DEP to abandon controversial permits for recycling drilling waste
State environmental regulators say they won’t renew a set of controversial research and development permits that allows gas drilling waste to be reused on construction sites.
Proponents say it’s a way to recycle the waste and keep it out of landfills. Critics argue the permits have been used to avoid regulations.
In 2014 Pennsylvania’s Marcellus Shale industry generated more than 2 million tons of waste, known as drill cuttings. It comes from deep underground and can contain naturally occurring radiation, heavy metals, and industrial chemicals. Most of it goes to landfills. However, under these permits, tens of thousands of tons have been placed on already-polluted former industrial sites known as brownfields.
“It’s taking a place that’s bad and making it worse,” says attorney Jordan Yeager, who has represented the environmental group Delaware Riverkeeper in two lawsuits over the matter.
Three companies currently have the permits: driller Range Resources, waste handling company Clean Earth, and a Palmerton industrial site, NJ Zinc LLC. All of them expire March 1, 2017 and will not be renewed.

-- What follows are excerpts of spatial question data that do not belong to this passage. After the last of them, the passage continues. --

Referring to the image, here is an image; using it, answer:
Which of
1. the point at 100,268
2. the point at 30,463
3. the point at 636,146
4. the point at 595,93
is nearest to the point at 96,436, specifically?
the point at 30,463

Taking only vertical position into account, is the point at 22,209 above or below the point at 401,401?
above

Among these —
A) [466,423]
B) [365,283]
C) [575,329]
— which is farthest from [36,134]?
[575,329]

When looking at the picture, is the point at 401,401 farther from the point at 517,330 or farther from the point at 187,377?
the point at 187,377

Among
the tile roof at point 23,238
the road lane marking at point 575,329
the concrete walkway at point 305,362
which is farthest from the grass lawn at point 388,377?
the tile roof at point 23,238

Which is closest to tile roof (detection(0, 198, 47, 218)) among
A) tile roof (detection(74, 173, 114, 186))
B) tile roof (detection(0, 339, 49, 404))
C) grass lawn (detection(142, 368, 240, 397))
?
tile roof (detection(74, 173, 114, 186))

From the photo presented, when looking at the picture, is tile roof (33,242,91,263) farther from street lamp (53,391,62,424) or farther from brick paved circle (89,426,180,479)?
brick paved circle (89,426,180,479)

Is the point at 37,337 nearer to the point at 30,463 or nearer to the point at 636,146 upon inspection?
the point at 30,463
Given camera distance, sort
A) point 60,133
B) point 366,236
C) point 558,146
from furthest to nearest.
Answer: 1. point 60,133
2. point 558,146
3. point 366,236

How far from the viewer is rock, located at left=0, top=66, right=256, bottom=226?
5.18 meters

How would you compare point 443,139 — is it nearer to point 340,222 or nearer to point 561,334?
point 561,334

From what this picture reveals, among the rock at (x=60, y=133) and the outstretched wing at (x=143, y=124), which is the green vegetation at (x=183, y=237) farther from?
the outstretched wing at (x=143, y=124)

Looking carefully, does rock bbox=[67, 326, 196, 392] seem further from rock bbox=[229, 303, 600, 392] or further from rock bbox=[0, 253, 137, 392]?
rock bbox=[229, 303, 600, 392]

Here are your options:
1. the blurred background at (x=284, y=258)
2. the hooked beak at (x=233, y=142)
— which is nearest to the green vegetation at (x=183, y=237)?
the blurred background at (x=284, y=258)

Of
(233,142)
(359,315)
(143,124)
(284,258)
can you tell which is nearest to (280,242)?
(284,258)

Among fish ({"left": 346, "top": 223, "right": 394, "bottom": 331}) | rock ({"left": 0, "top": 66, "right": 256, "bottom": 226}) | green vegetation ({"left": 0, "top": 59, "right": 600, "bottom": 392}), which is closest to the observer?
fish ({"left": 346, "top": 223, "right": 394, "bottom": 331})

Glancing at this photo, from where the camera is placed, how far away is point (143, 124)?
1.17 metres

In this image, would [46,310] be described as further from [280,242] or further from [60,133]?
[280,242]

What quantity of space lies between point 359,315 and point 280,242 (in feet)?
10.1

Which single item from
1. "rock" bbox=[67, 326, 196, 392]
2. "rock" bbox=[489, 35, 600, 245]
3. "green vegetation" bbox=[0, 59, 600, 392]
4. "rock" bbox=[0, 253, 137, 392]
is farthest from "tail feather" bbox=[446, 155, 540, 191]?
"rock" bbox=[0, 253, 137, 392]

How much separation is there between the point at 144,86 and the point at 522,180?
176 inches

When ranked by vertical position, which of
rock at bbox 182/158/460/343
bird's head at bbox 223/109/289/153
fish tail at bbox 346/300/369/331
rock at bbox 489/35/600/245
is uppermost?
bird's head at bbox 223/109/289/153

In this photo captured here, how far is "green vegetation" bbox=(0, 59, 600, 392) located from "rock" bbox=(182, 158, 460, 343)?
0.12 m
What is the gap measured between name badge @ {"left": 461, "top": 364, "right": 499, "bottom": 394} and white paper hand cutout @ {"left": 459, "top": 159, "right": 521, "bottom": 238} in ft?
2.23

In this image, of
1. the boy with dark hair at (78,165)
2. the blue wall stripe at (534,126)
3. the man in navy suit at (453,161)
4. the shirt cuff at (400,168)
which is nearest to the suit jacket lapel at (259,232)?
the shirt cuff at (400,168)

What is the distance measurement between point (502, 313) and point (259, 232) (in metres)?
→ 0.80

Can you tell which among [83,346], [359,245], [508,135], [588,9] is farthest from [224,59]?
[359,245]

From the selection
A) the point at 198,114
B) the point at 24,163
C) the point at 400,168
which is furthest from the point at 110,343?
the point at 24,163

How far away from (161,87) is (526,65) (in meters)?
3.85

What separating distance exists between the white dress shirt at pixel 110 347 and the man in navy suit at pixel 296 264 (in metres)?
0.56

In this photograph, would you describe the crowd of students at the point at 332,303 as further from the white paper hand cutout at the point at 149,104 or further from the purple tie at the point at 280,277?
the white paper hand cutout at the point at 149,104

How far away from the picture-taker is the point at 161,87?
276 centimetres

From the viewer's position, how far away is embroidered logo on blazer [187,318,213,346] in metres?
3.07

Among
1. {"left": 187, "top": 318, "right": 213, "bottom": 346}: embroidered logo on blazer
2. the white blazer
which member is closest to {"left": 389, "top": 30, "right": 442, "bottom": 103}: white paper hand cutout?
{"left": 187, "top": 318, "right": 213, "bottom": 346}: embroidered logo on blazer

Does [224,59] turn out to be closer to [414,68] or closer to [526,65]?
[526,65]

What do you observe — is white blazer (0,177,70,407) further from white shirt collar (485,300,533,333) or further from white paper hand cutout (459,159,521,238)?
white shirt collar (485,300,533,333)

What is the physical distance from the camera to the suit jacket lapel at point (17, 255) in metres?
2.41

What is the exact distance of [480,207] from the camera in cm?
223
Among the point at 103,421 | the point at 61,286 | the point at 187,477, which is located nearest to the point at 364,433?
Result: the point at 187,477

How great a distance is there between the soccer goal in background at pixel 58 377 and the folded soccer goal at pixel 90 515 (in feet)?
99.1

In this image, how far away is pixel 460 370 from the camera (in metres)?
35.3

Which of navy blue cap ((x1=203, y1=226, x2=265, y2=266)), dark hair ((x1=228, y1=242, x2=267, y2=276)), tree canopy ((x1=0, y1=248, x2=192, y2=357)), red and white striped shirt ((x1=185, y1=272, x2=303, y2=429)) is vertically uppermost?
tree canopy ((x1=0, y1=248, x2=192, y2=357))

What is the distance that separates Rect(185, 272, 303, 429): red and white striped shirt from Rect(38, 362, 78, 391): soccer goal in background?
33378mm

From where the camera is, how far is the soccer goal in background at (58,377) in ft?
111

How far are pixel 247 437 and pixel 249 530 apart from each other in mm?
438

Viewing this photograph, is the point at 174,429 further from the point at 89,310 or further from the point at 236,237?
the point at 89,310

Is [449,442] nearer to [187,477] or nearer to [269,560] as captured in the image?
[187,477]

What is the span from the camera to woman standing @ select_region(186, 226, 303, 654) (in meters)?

“They’re misusing a permit that was designed for research and development,” says Yeager, who is currently challenging the NJ Zinc permit. “They’re simply using it for a massive industrial site.”
Delaware Riverkeeper also challenged a Range Resources project that used drill cuttings to build a wellpad in western Pennsylvania. Range touts it as a best management practice and spokesman Matt Pitzarella says the company was pleased with the results.
“The cuttings performed as designed and provided excellent structural stability,” Pitzarella wrote in an email. “However, given the slowdown in industry activity we really couldn’t move forward with additional demonstrations.”
“A science project”
Richard Parrish is president of Impact Environmental Consulting, a New York firm that filed for the NJ Zinc permit. Last summer DEP gave approval for 240,000 tons of drill cuttings to be placed on the site annually. It’s intended to be used as a cap on the property, which is the home of a former zinc smelting plant.
The site had already received more than 45,000 tons of drill cuttings from Clean Earth, which processed them by mixing in cement as a drying agent. The developer behind the project hopes to use the property for warehousing or industrial buildings.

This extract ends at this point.